### Brano selezionato
---*---

Studente A: Io cerco di dare una riposta all'ultima domanda che ci ha posto. Secondo me i media hanno un'utenza di cultura medio-bassa, per cui temi come l'innovazione e la creatività possono destare interesse in un pubblico di cultura più elevata. Questa è secondo me la ragione principale.

Studentessa B: Il tema dell'innovazione è trattato dai media in generale, ma in modo sbagliato. Per esempio c'è lo stereotipo della moda italiana come innovativa, quando invece è ferma; l'Italia in questo momento non ha quel qualcosa in più rispetto agli altri e nonostante questo si parla del Made in Italy come del meglio che si possa avere e molti imprenditori sono convinti di innovare, ma non lo stanno facendo.

PB: E quindi l'informazione, secondo lei, non dà un contributo critico?

Studentessa B: Sono gli imprenditori stessi a non essere critici con se stessi.

PB: Perché quindi i media non stanano questo fatto? Per esempio, quando la categoria sociale dei politici fa qualcosa che non va, i media lo sottolineano.

Studentessa B: Perché sono tutti convinti che stando fermi si possa andare avanti, quando in realtà non è così.

Studente C: Secondo me il tema non è trattato dai media perché la classe politica italiana lo ritiene un argomento scomodo, anche perché l'innovazione porta grandi investimenti e poca visibilità, con risultati che non sono immediatamente tangibili. I politici preferiscono avere qualcosa di controllabile e che possa portare subito consenso, non qualcosa che possa portare magari a riscuotere il merito nella legislazione successiva.

PB: Quindi è implicito c'è che i media seguono i desiderata della politica?

Studente C: I media alla fine devono avere anche loro un profitto, quindi puntano su quegli argomenti che possano suscitare interesse nel pubblico; l'innovazione in Italia non crea questo interesse.

Studentessa D: Anch'io sono molto d'accordo con l'ultimo intervento: per i media conta quello che dicono i politici. Secondo me, però, i media non sono rivolti in generale ad un pubblico di livello medio-basso: farei una distinzione tra televisione e giornali. I giornali non si leggono e non si comprano perché la gente non li sa leggere, il quotidiano riscuote sempre minore successo. L'opposizione al Governo tratta molto il tema dell'innovazione, sottolineando la necessità di innovare in contrapposizione all'attuale Governo, perché porterà dei risultati nel lungo termine. Chi deve evidenziare i propri risultati parla di cose più concerete, fatte nel breve, di cifre attuali, di politica fiscale, di spesa pubblica. L'innovazione comunque, secondo me, è trattata dai giornali, soprattutto dalle maggiori testate quotidiane e i quotidiani non sono riviste specializzate. Io leggo i giornali e secondo me non è un tema così escluso come dalla televisione che non ne parla, ma la televisione non parla di niente di serio secondo me.

---*---

### Voci fornite
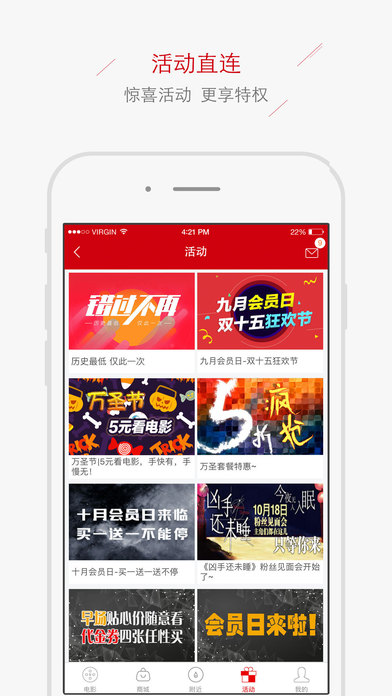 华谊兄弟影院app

---*---

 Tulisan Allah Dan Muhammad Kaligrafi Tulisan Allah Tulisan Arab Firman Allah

---*---

### Attività da svolgere
1. Per favore, riscrivi in forma più breve il paragrafo della discussione sui media e l'innovazione che inizia con "Studente C: Secondo me il tema non è trattato", mantenendone i fatti principali.
2. Trascrivi parola per parola il passo della discussione sui media e l'innovazione che va da "PB: E quindi" a "media lo sottolineano.".
3. Prosegui la discussione sui media e l'innovazione a partire dall'ultima frase riportata.

### Risposte per attività
1. Per lo Studente C, i media non trattano l'innovazione perché la classe politica italiana la ritiene un tema scomodo: richiede grandi investimenti, dà poca visibilità e produce risultati non immediatamente tangibili. I politici preferiscono qualcosa di controllabile che porti subito consenso, non qualcosa il cui merito si potrebbe riscuotere solo in seguito.

2.
PB: E quindi l'informazione, secondo lei, non dà un contributo critico?

Studentessa B: Sono gli imprenditori stessi a non essere critici con se stessi.

PB: Perché quindi i media non stanano questo fatto? Per esempio, quando la categoria sociale dei politici fa qualcosa che non va, i media lo sottolineano.

3.
Studente E: Secondo me invece si deve partire dall'inizio: siamo sicuri che gli imprenditori abbiano capito che cosa vuol dire innovare? Magari un imprenditore pensa che bisogna fare qualche cosa che cambia la vita, invece dalla testimonianza di Pedrollo abbiamo sentito che dalle pompe grosse, macchinose, difficili, ha costruito un prodotto semplicissimo, funzionale e ha fatto la sua innovazione. Quindi oggi l'imprenditore a cosa sta pensando: a complicare una cosa semplice o magari l'innovazione sarebbe semplificare una cosa complessa? Questa magari potrebbe essere la chiave. Anche perché quando si pensa all'innovazione tecnologica, la si pensa come qualcosa di sempre più complesso, perché non pensare invece a qualcosa di più semplice, che magari costa anche meno?

PB: Quindi i media dovrebbero almeno accorgersi delle innovazioni che semplificano.

Studente F: Se si riuscisse a far associare l'innovazione con qualcosa che costa meno, secondo me funzionerebbe di più che cercare di spiegare l'innovazione con parole difficili che non tutti riescono a capire. Potrebbe essere un'idea di partenza per coinvolgere più persone sull'argomento. Qualcosa che costa di meno e fa star meglio.

Studente E: Perché fare qualche cosa di speciale, quando posso fare una cosa semplice e abbassare il costo? Alla fine funziona lo stesso.

PB: Il suo ragionamento è giustissimo. Perché però non lo leggiamo sui giornali e non lo vediamo da nessuna parte in televisione? Sarà d'accordo con me che non sentiamo tutti i giorni un ragionamento come il suo.

Studente E: Sono io il primo a cascare nel gioco delle novità, come il telefonino: abbiamo quello come mille funzioni e lo usiamo solo per telefonare. Ho letto che si sta pensando proprio ad un nuovo telefonino senza alcuna funzione se non quella di telefonare.

Studentessa B: Secondo me è vero che l'imprenditore non ha ben chiaro che cosa voglia dire innovazione e la nozione di innovazione non gira perché non è ben chiaro che cosa voglia dire.

Studente G: Bisogna anche tenere conto della realtà imprenditoriale italiana. Per esempio dove abito io, in Brianza, i piccoli imprenditori hanno tra loro un legame molto diretto, veicolato dal dialetto. E questo può essere positivo e creare un polo, però porta anche delle limitazioni all'apertura verso l'esterno, quindi anche verso l'innovazione.

Studente H: Ho letto che il 60% delle imprese nate nel 2005 sono state impiantate da persone senza scolarizzazione, mentre gli studenti e i laureati tendono a cercare un posto fisso, non riescono a vedere oltre, a guardarsi intorno e a vedere le opportunità imprenditoriali. E questo credo sia un problema. Inoltre in Italia non vengono agevolati gli start up, non viene agevolato chi ha un'idea imprenditoriale, magari anche innovativa, ma solo chi ha già i soldi per farlo.

PB: C'è qualcuno di voi che ha in testa di fare l'imprenditore? Due persone. Ma volete fare solo gli imprenditori o intendete anche essere innovativi?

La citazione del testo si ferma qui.